**Extracted text**
☆ ☆ ☆
Backers of a New York bill to open a lawsuit window for civil action from victims of past sexual abuse are wrong to say it would apply to public institutions, a former judge has said.

In a May 21 legal analysis of the proposed Child Victims Act, Judge Susan Phillips Read, former associate judge of the New York State Court of Appeals, said that if it becomes law, “a 34-year old man whose high school wrestling coach sexually abused him 20 years ago would not be time-barred from recovering damages from his high school if the man attended a private school and sued within the one-year window, but he would be precluded from recovering damages if he attended a public school instead of a private school.”

Read wrote the analysis at the request of Richard Barnes, executive director of the New York State Catholic Conference, which opposes the bill in its current form.

“While the sponsors have professed that their bill does not shield public schools from exposure, Judge Read’s comprehensive analysis clearly shows otherwise,” Barnes said June 5, charging that the bill has a double standard which would “create a pernicious further injustice.”

The bill has been proposed in previous legislative sessions. In the current session, it passed the New York Assembly with strong bipartisan support but stalled in committee in the Republican-controlled Senate. The bill could pass the Senate next year if Democrats reclaim a majority in that body, the New York Daily News reports.
☆ ☆ ☆
**Data**
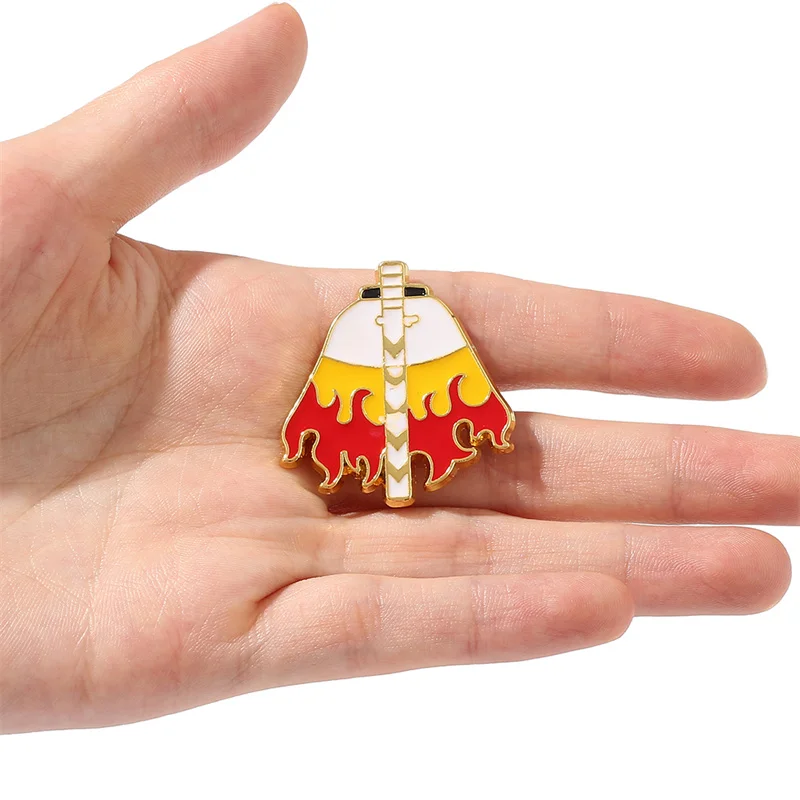 Мужская крутая личность Demon Slayer брошь &quotФакел&quot аксессуары куртка рюкзак значок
☆ ☆ ☆
**Task A**
List every organization, court, legislative body, and news outlet named in the article on the Child Victims Act.
**Task B**
Echo the passage of the Child Victims Act article from "Backers of a" to "judge has said.".
None of the data is needed here.

**Exercise output A**
New York State Court of Appeals
New York State Catholic Conference
New York Assembly
the Senate
New York Daily News

**Exercise output B**
Backers of a New York bill to open a lawsuit window for civil action from victims of past sexual abuse are wrong to say it would apply to public institutions, a former judge has said.